United Nations Secretary-General Ban Ki-moon said last week that Palestinian terror was “human nature,” a natural reaction to Israeli occupation. This led to a series of condemnations from Israeli officials. Israeli Prime Minister Benjamin Netanyahu said the remarks gave a “tailwind to terror,” while former Israeli Ambassador to the United States Michael Oren, now a member of the Knesset, said that the statement was “legitimizing murder.” In an op-ed published Monday in The New York Times, Ban fired back at the Israeli government.
Rather than acknowledging that his remarks were in any way inappropriate, Ban chose to chastise Israel in the op-ed. He simply deflected the criticism by writing that some Israelis had been “twisting my words into a misguided justification for violence.” But describing violence as “human nature” does just that.
In the op-ed, the Secretary-General pointed to what he believes to be necessary for peace to occur, but provided absolutely no guidance how to get there.
We continue to work with Israel and the Palestinian Authority to rebuild Gaza and prevent another devastating conflict, and to press Palestinians for genuine national reconciliation. Of course, a lasting agreement between Israel and Palestine will require difficult compromises by leaders and peoples on both sides. Israeli authorities need to unequivocally support the Palestinian Authority and Palestinian institutions. This requires significant shifts in policies toward the West Bank and Gaza, while safeguarding Israel’s legitimate security concerns.
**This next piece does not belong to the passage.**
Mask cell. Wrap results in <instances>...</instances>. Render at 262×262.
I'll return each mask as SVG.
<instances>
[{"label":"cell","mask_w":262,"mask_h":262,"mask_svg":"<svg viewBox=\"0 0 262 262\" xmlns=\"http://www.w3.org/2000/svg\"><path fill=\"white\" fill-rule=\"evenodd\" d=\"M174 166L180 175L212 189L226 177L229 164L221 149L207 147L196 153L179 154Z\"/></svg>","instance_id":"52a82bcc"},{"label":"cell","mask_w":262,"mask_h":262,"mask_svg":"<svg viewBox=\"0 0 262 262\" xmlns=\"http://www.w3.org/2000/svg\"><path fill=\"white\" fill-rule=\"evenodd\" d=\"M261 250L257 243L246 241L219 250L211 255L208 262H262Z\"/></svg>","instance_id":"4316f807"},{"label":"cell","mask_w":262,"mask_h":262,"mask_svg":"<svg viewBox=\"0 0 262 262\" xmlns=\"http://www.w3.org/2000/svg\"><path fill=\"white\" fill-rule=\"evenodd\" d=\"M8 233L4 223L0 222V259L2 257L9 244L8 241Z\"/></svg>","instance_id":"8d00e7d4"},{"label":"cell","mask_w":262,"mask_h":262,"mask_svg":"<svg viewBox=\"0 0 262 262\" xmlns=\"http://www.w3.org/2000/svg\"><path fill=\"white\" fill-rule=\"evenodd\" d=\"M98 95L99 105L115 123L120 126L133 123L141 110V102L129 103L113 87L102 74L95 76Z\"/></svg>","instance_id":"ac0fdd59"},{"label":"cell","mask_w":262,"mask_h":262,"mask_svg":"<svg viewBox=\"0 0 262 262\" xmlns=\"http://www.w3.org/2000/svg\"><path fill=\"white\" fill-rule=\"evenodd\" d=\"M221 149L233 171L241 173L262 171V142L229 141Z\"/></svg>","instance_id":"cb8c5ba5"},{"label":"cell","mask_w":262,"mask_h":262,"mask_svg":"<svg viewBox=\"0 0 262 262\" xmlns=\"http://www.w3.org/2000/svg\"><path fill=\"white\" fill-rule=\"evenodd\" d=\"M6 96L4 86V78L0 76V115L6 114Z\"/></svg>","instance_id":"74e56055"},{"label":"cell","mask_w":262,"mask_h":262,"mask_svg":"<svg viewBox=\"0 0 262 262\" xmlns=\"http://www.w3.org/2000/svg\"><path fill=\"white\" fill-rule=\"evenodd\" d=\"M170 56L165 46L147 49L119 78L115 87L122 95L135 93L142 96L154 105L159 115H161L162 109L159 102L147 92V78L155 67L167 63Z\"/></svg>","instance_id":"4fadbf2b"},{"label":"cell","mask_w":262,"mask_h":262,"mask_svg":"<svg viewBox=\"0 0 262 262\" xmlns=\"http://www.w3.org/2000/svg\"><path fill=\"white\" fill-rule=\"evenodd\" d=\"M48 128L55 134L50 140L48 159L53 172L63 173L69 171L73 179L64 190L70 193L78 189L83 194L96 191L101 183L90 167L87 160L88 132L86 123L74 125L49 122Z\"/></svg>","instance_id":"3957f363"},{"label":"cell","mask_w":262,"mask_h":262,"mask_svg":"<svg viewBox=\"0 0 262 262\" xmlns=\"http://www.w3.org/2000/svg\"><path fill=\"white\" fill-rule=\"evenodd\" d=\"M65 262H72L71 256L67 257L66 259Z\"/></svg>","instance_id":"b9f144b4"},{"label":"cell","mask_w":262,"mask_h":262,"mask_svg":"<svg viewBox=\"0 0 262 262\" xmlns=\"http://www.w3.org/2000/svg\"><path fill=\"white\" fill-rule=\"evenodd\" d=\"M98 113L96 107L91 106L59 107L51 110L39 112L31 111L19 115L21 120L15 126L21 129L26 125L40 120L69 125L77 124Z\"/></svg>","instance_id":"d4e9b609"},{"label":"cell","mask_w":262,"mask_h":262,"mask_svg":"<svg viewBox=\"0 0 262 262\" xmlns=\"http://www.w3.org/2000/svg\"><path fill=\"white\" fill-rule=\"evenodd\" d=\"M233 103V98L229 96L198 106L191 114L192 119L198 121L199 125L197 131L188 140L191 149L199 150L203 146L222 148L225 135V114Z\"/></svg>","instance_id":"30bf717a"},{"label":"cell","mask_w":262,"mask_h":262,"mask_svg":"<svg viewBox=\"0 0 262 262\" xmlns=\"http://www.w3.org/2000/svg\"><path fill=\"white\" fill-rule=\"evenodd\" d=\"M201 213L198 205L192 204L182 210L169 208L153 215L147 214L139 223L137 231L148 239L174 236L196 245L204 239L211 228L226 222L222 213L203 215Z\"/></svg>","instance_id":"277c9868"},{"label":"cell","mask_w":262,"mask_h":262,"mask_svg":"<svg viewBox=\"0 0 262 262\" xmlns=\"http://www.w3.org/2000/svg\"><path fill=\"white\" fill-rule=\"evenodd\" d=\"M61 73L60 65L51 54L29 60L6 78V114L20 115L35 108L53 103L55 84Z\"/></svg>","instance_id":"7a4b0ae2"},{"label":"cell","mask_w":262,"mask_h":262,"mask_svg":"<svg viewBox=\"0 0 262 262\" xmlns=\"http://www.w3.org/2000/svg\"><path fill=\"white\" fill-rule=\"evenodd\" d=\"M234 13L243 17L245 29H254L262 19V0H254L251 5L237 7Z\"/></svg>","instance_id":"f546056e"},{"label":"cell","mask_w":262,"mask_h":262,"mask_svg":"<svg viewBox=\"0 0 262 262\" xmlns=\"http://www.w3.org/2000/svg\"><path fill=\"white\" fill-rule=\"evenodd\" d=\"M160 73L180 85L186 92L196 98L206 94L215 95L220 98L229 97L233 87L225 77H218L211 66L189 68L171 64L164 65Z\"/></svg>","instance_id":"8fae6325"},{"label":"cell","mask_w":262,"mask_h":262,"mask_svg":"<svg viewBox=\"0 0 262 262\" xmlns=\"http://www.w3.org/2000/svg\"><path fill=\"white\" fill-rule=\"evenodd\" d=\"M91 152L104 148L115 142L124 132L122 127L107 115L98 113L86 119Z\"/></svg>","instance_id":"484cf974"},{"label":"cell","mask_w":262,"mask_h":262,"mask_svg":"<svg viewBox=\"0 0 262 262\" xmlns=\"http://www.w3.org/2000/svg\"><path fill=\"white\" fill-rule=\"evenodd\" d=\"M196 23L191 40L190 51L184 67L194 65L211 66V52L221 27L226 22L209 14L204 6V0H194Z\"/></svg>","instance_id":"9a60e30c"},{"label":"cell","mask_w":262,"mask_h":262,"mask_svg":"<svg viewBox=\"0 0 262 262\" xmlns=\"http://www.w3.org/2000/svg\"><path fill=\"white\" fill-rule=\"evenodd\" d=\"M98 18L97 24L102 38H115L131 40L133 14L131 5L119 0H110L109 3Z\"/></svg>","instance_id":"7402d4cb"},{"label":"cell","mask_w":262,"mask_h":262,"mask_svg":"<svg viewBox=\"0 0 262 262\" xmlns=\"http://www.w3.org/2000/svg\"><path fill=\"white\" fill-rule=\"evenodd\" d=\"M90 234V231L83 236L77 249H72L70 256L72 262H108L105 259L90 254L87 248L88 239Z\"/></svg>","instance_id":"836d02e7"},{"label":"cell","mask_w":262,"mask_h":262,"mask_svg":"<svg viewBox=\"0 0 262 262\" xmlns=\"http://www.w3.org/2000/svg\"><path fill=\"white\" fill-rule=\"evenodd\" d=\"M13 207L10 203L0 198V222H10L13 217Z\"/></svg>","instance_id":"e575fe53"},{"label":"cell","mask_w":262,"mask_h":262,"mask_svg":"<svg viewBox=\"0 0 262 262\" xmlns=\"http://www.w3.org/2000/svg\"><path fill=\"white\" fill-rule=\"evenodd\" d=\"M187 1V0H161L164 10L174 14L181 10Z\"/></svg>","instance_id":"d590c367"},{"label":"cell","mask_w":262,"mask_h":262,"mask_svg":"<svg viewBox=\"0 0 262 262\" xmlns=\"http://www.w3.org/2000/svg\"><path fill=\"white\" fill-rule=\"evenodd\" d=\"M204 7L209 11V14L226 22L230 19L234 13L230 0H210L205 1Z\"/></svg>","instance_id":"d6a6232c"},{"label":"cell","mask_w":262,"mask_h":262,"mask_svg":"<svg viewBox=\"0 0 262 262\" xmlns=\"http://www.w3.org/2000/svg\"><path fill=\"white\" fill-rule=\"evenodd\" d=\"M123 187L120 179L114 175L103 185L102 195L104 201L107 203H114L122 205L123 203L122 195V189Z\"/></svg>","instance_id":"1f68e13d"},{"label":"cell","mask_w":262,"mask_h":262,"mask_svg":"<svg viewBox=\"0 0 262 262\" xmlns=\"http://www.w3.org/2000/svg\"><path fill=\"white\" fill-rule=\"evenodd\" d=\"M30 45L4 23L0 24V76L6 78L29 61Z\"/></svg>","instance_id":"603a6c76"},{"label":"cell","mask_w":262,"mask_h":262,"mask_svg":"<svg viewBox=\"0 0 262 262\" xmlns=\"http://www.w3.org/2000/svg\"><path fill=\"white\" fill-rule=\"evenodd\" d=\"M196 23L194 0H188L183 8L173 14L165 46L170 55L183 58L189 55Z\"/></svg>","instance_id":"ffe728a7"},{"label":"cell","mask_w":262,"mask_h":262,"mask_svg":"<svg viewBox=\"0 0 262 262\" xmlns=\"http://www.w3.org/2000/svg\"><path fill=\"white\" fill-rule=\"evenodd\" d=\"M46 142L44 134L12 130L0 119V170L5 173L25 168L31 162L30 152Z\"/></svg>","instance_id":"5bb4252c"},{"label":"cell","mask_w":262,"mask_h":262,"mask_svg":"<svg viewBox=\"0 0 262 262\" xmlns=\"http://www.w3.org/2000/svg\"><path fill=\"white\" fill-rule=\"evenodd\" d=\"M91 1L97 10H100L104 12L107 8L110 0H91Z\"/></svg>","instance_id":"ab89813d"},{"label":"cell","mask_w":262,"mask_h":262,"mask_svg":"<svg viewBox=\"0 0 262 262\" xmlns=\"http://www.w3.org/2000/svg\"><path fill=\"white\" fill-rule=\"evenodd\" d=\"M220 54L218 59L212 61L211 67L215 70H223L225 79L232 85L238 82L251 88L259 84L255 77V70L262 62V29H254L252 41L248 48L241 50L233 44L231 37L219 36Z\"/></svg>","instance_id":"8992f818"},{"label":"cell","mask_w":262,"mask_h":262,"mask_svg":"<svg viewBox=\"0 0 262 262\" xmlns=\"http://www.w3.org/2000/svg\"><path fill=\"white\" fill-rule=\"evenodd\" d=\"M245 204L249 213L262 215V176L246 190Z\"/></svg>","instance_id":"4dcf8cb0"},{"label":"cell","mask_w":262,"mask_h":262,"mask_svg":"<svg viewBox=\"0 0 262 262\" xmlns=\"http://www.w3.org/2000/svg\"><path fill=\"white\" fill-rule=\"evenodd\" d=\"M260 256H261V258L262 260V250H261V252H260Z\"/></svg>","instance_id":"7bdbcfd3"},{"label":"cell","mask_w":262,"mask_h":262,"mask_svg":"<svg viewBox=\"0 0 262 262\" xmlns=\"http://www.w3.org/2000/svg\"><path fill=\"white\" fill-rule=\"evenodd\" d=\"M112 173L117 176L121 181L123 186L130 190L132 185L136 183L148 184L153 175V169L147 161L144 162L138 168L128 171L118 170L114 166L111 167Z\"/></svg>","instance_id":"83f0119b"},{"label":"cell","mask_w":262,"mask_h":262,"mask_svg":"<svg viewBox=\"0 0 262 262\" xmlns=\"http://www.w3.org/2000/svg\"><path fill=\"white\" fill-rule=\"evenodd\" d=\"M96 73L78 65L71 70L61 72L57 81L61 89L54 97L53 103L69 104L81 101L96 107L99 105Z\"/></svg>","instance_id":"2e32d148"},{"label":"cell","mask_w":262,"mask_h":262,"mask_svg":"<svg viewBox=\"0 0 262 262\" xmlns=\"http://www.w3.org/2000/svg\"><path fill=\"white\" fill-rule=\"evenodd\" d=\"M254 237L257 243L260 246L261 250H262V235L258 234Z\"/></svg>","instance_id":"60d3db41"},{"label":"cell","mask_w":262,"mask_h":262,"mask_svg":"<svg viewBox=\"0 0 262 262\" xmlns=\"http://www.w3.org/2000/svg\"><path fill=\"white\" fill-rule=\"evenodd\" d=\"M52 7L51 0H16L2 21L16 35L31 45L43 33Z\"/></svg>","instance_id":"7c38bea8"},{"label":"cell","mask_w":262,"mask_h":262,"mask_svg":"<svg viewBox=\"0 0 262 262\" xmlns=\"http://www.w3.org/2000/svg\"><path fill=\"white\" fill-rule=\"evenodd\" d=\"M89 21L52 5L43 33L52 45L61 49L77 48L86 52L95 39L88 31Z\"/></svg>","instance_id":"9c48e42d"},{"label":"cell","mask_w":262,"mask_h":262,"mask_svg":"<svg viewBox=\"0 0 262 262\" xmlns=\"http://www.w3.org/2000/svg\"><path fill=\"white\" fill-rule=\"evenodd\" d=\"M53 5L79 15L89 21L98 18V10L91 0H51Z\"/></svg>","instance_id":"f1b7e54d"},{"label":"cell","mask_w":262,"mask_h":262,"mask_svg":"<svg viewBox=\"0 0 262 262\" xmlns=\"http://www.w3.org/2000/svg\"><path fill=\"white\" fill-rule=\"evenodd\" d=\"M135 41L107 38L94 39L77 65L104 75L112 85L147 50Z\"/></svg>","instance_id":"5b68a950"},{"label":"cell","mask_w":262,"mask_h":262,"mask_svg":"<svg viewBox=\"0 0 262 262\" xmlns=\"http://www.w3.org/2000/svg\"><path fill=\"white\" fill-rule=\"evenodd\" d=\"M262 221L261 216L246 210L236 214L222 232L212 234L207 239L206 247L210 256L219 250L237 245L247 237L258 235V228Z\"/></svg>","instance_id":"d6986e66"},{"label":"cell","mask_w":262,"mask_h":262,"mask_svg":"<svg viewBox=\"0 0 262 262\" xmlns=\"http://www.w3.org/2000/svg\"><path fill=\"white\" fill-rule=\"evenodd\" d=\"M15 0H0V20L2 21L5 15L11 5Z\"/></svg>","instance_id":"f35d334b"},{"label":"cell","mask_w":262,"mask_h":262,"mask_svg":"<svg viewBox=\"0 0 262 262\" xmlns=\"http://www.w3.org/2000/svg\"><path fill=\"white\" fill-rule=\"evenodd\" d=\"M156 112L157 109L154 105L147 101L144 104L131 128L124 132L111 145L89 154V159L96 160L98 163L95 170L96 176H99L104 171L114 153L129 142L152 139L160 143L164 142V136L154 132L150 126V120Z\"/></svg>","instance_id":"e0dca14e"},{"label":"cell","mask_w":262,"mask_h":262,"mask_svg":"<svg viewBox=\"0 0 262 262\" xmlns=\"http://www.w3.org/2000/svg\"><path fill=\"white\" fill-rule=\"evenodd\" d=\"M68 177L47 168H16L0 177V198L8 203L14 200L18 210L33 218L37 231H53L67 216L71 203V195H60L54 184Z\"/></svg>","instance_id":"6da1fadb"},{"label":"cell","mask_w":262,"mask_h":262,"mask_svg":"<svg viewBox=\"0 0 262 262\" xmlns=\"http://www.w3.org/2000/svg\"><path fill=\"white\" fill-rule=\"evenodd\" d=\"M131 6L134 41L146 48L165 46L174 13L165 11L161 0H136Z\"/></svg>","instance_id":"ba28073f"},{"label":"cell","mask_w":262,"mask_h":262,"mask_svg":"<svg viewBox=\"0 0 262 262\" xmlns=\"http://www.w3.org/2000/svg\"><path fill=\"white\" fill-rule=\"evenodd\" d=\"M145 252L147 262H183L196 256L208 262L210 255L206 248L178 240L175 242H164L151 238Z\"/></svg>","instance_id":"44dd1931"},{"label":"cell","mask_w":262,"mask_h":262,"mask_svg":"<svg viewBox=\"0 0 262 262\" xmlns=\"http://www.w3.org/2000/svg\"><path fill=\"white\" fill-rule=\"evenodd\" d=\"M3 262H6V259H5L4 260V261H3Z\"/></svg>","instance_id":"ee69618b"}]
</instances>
Genuine national reconciliation would include not just reconciliation between Fatah and Hamas, but also the official rejection by Hamas of its core aim, the destruction of Israel. The roadmap laid out by the Quartet, of which the UN is one of the parties, calls on the Palestinian leadership to issue an “unequivocal statement reiterating Israel’s right to exist in peace and security and calling for an immediate and unconditional ceasefire to end armed activity and all acts of violence against Israelis anywhere.” Even Fatah, the more “moderate” of the two, encourages violence against Israelis by inciting terror and by honoring terrorists who kill and attempt to kill Israelis.
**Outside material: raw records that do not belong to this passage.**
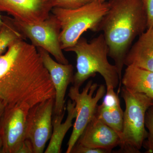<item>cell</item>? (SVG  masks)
<instances>
[{
    "label": "cell",
    "mask_w": 153,
    "mask_h": 153,
    "mask_svg": "<svg viewBox=\"0 0 153 153\" xmlns=\"http://www.w3.org/2000/svg\"><path fill=\"white\" fill-rule=\"evenodd\" d=\"M54 85L37 48L20 40L0 55V99L30 108L55 99Z\"/></svg>",
    "instance_id": "6da1fadb"
},
{
    "label": "cell",
    "mask_w": 153,
    "mask_h": 153,
    "mask_svg": "<svg viewBox=\"0 0 153 153\" xmlns=\"http://www.w3.org/2000/svg\"><path fill=\"white\" fill-rule=\"evenodd\" d=\"M109 9L99 25L114 62L120 83L125 58L134 40L147 29L142 0H109Z\"/></svg>",
    "instance_id": "7a4b0ae2"
},
{
    "label": "cell",
    "mask_w": 153,
    "mask_h": 153,
    "mask_svg": "<svg viewBox=\"0 0 153 153\" xmlns=\"http://www.w3.org/2000/svg\"><path fill=\"white\" fill-rule=\"evenodd\" d=\"M66 52H74L76 55V73L73 85L80 88L86 80L99 73L104 78L106 88H116L121 86L117 68L108 60V47L103 34L94 38L89 42L81 37Z\"/></svg>",
    "instance_id": "3957f363"
},
{
    "label": "cell",
    "mask_w": 153,
    "mask_h": 153,
    "mask_svg": "<svg viewBox=\"0 0 153 153\" xmlns=\"http://www.w3.org/2000/svg\"><path fill=\"white\" fill-rule=\"evenodd\" d=\"M108 2L94 0L80 7L64 9L55 7L52 14L60 22L61 49L66 50L76 44L84 32H97L99 25L109 9Z\"/></svg>",
    "instance_id": "277c9868"
},
{
    "label": "cell",
    "mask_w": 153,
    "mask_h": 153,
    "mask_svg": "<svg viewBox=\"0 0 153 153\" xmlns=\"http://www.w3.org/2000/svg\"><path fill=\"white\" fill-rule=\"evenodd\" d=\"M122 97L125 102L123 127L118 153H139L147 137L145 117L153 100L146 94L131 92L122 87Z\"/></svg>",
    "instance_id": "5b68a950"
},
{
    "label": "cell",
    "mask_w": 153,
    "mask_h": 153,
    "mask_svg": "<svg viewBox=\"0 0 153 153\" xmlns=\"http://www.w3.org/2000/svg\"><path fill=\"white\" fill-rule=\"evenodd\" d=\"M106 92V88L104 85H99L97 83H94L92 80L88 82L81 92L79 88L73 85L70 87L68 96L75 103L76 116L67 143L66 153H71L84 129L95 115L98 102L105 95Z\"/></svg>",
    "instance_id": "8992f818"
},
{
    "label": "cell",
    "mask_w": 153,
    "mask_h": 153,
    "mask_svg": "<svg viewBox=\"0 0 153 153\" xmlns=\"http://www.w3.org/2000/svg\"><path fill=\"white\" fill-rule=\"evenodd\" d=\"M13 20L19 31L31 41L32 45L47 51L57 62L64 64L69 63L61 49L60 22L53 14H51L44 21L36 23H27L14 19Z\"/></svg>",
    "instance_id": "52a82bcc"
},
{
    "label": "cell",
    "mask_w": 153,
    "mask_h": 153,
    "mask_svg": "<svg viewBox=\"0 0 153 153\" xmlns=\"http://www.w3.org/2000/svg\"><path fill=\"white\" fill-rule=\"evenodd\" d=\"M30 107L27 105H6L0 121L2 147L0 153H17L26 138Z\"/></svg>",
    "instance_id": "ba28073f"
},
{
    "label": "cell",
    "mask_w": 153,
    "mask_h": 153,
    "mask_svg": "<svg viewBox=\"0 0 153 153\" xmlns=\"http://www.w3.org/2000/svg\"><path fill=\"white\" fill-rule=\"evenodd\" d=\"M54 104L55 99H50L31 108L28 111L26 138L32 143L34 153L44 152L51 138Z\"/></svg>",
    "instance_id": "9c48e42d"
},
{
    "label": "cell",
    "mask_w": 153,
    "mask_h": 153,
    "mask_svg": "<svg viewBox=\"0 0 153 153\" xmlns=\"http://www.w3.org/2000/svg\"><path fill=\"white\" fill-rule=\"evenodd\" d=\"M45 68L47 69L55 88L54 114L65 112V95L68 85L73 83L74 67L71 64H64L55 61L44 49L37 48Z\"/></svg>",
    "instance_id": "30bf717a"
},
{
    "label": "cell",
    "mask_w": 153,
    "mask_h": 153,
    "mask_svg": "<svg viewBox=\"0 0 153 153\" xmlns=\"http://www.w3.org/2000/svg\"><path fill=\"white\" fill-rule=\"evenodd\" d=\"M56 0H0V11L16 20L36 23L49 18Z\"/></svg>",
    "instance_id": "8fae6325"
},
{
    "label": "cell",
    "mask_w": 153,
    "mask_h": 153,
    "mask_svg": "<svg viewBox=\"0 0 153 153\" xmlns=\"http://www.w3.org/2000/svg\"><path fill=\"white\" fill-rule=\"evenodd\" d=\"M120 137L114 130L102 122L94 115L76 143L94 149H112L119 146Z\"/></svg>",
    "instance_id": "7c38bea8"
},
{
    "label": "cell",
    "mask_w": 153,
    "mask_h": 153,
    "mask_svg": "<svg viewBox=\"0 0 153 153\" xmlns=\"http://www.w3.org/2000/svg\"><path fill=\"white\" fill-rule=\"evenodd\" d=\"M124 65L137 66L153 72V27L147 29L127 53Z\"/></svg>",
    "instance_id": "4fadbf2b"
},
{
    "label": "cell",
    "mask_w": 153,
    "mask_h": 153,
    "mask_svg": "<svg viewBox=\"0 0 153 153\" xmlns=\"http://www.w3.org/2000/svg\"><path fill=\"white\" fill-rule=\"evenodd\" d=\"M123 113L121 107L120 100L114 89L106 88L102 103L97 106L95 115L116 131L120 138L123 127Z\"/></svg>",
    "instance_id": "5bb4252c"
},
{
    "label": "cell",
    "mask_w": 153,
    "mask_h": 153,
    "mask_svg": "<svg viewBox=\"0 0 153 153\" xmlns=\"http://www.w3.org/2000/svg\"><path fill=\"white\" fill-rule=\"evenodd\" d=\"M121 83L131 92L144 94L153 100V72L137 66H127Z\"/></svg>",
    "instance_id": "9a60e30c"
},
{
    "label": "cell",
    "mask_w": 153,
    "mask_h": 153,
    "mask_svg": "<svg viewBox=\"0 0 153 153\" xmlns=\"http://www.w3.org/2000/svg\"><path fill=\"white\" fill-rule=\"evenodd\" d=\"M67 116L64 123L62 121L65 112L60 115L55 114L52 119V131L50 141L45 153H60L63 139L68 131L73 126V120L76 116L75 103L69 100L66 107Z\"/></svg>",
    "instance_id": "2e32d148"
},
{
    "label": "cell",
    "mask_w": 153,
    "mask_h": 153,
    "mask_svg": "<svg viewBox=\"0 0 153 153\" xmlns=\"http://www.w3.org/2000/svg\"><path fill=\"white\" fill-rule=\"evenodd\" d=\"M3 25L0 30V55L16 41L25 40V36L15 25L13 19L8 16H2Z\"/></svg>",
    "instance_id": "e0dca14e"
},
{
    "label": "cell",
    "mask_w": 153,
    "mask_h": 153,
    "mask_svg": "<svg viewBox=\"0 0 153 153\" xmlns=\"http://www.w3.org/2000/svg\"><path fill=\"white\" fill-rule=\"evenodd\" d=\"M145 126L148 130V134L143 146L146 149V153H153V105L149 108L146 113Z\"/></svg>",
    "instance_id": "ac0fdd59"
},
{
    "label": "cell",
    "mask_w": 153,
    "mask_h": 153,
    "mask_svg": "<svg viewBox=\"0 0 153 153\" xmlns=\"http://www.w3.org/2000/svg\"><path fill=\"white\" fill-rule=\"evenodd\" d=\"M94 0H56L55 7L64 9L78 8Z\"/></svg>",
    "instance_id": "d6986e66"
},
{
    "label": "cell",
    "mask_w": 153,
    "mask_h": 153,
    "mask_svg": "<svg viewBox=\"0 0 153 153\" xmlns=\"http://www.w3.org/2000/svg\"><path fill=\"white\" fill-rule=\"evenodd\" d=\"M71 153H110L111 152L102 149H94L76 143L71 151Z\"/></svg>",
    "instance_id": "ffe728a7"
},
{
    "label": "cell",
    "mask_w": 153,
    "mask_h": 153,
    "mask_svg": "<svg viewBox=\"0 0 153 153\" xmlns=\"http://www.w3.org/2000/svg\"><path fill=\"white\" fill-rule=\"evenodd\" d=\"M147 16V29L153 27V0H142Z\"/></svg>",
    "instance_id": "44dd1931"
},
{
    "label": "cell",
    "mask_w": 153,
    "mask_h": 153,
    "mask_svg": "<svg viewBox=\"0 0 153 153\" xmlns=\"http://www.w3.org/2000/svg\"><path fill=\"white\" fill-rule=\"evenodd\" d=\"M34 149L30 140L26 139L21 146L17 153H33Z\"/></svg>",
    "instance_id": "7402d4cb"
},
{
    "label": "cell",
    "mask_w": 153,
    "mask_h": 153,
    "mask_svg": "<svg viewBox=\"0 0 153 153\" xmlns=\"http://www.w3.org/2000/svg\"><path fill=\"white\" fill-rule=\"evenodd\" d=\"M5 107V104L4 103V102L1 100L0 99V121L1 119L4 111Z\"/></svg>",
    "instance_id": "603a6c76"
},
{
    "label": "cell",
    "mask_w": 153,
    "mask_h": 153,
    "mask_svg": "<svg viewBox=\"0 0 153 153\" xmlns=\"http://www.w3.org/2000/svg\"><path fill=\"white\" fill-rule=\"evenodd\" d=\"M3 25V21L2 19V16L0 15V30H1V28L2 26Z\"/></svg>",
    "instance_id": "cb8c5ba5"
},
{
    "label": "cell",
    "mask_w": 153,
    "mask_h": 153,
    "mask_svg": "<svg viewBox=\"0 0 153 153\" xmlns=\"http://www.w3.org/2000/svg\"><path fill=\"white\" fill-rule=\"evenodd\" d=\"M2 147V140L1 137L0 135V151H1Z\"/></svg>",
    "instance_id": "d4e9b609"
},
{
    "label": "cell",
    "mask_w": 153,
    "mask_h": 153,
    "mask_svg": "<svg viewBox=\"0 0 153 153\" xmlns=\"http://www.w3.org/2000/svg\"><path fill=\"white\" fill-rule=\"evenodd\" d=\"M97 1H99L100 2H104L106 0H97Z\"/></svg>",
    "instance_id": "484cf974"
}]
</instances>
The 2014 unity government announced by Fatah and Hamas failed to address this problem, as Hamas is still dedicated to Israel’s destruction. President Barack Obama called the joint government “unhelpful” to his efforts to achieve peace, and the agreement is often cited as an example of Palestinian actions that have derailed peace talks.
Aside from the failure of Hamas to accept Israel’s right to exist, its control of the Gaza Strip undermines any claim the Palestinian Authority has to control over its own territory, a key component of sovereignty and a necessary condition for statehood. Even the PA’s control over the West Bank may be tenuous, as Israel was instrumental in preventing a coup attempt by Hamas against PA President Mahmoud Abbas in August 2014.
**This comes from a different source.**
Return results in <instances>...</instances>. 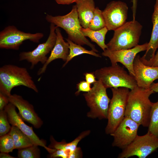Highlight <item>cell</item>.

In addition to lacking the necessary basics to make a claim for statehood, the PA is plagued by corruption and suffers from a crisis in legitimacy. As Eli Lake of Bloomberg View recently observed, it’s been over ten years since the PA has had an election, meaning that Abbas just started “the 11th year of a four-year term.” Hamas actually won the last legislative elections in 2006, and forcibly took over Gaza in 2007.
The PA’s endemic corruption was described by Aaron Menenberg in Terrorists and Kleptocrats: How Corruption is Eating the Palestinians Alive, which was published in the June 2014 issue of The Tower Magazine:
In one of my favorite examples of how Palestinian governance is subservient to political power, the PA still pays its Gaza-based employees even though they are unable to perform their duties due to the Hamas takeover. In other words, the PA—using donor funds—is paying people not to work. There is only one reason for this: It allows PA President Mahmoud Abbas to maintain his political base in Gaza.
Perhaps more infuriating, however, is the fact that an enormous amount of PA money—foreign and domestic—goes to line the pockets of the Palestinian political elite. About two years ago, Hasan Khreishah, the deputy speaker of the Palestinian Legislative Council, spoke out on the issue. “Since the signing of the Oslo Accords,” he said, “we have had 12 Palestinian governments…. Each government [has]… at least 24 ministers. This means we have had 228 ministers, in addition to advisors. All receive high salaries and luxurious vehicles.” He went on to point out that the aforementioned PIF pays its chairman $35,000 per month, which is over 12 times the West Bank’s per capita gross domestic product in 2008—the most recent data available.
This is, unfortunately, the PA’s standard operating procedure. An EU audit of the years 2008-2012 found that around 2 billion Euros of its aid were lost to corruption. It has also been shown that Yasser Arafat and his advisors stole millions of dollars in foreign donations, turning them into billions as they moved the money around the world. According to several reports, this practice has continued—and may have gotten worse—under Abbas. And with the Palestinians’ acceptance into the United Nations Convention Against Corruption, the PA will now have a shield with which to protect itself from any real reform.
Despite the PA’s failure after more than twenty years to build the institutions necessary for statehood, Ban wrote that it was “the everyday reality of occupation provokes anger and despair, which are major drivers of violence and extremism and undermine any hope of a negotiated two-state solution.” In reality, the “violence and extremism” are driven by a political culture that promotes terror against Israel. The major obstacle to a two-state solution is the failure of the Palestinians to build their own state.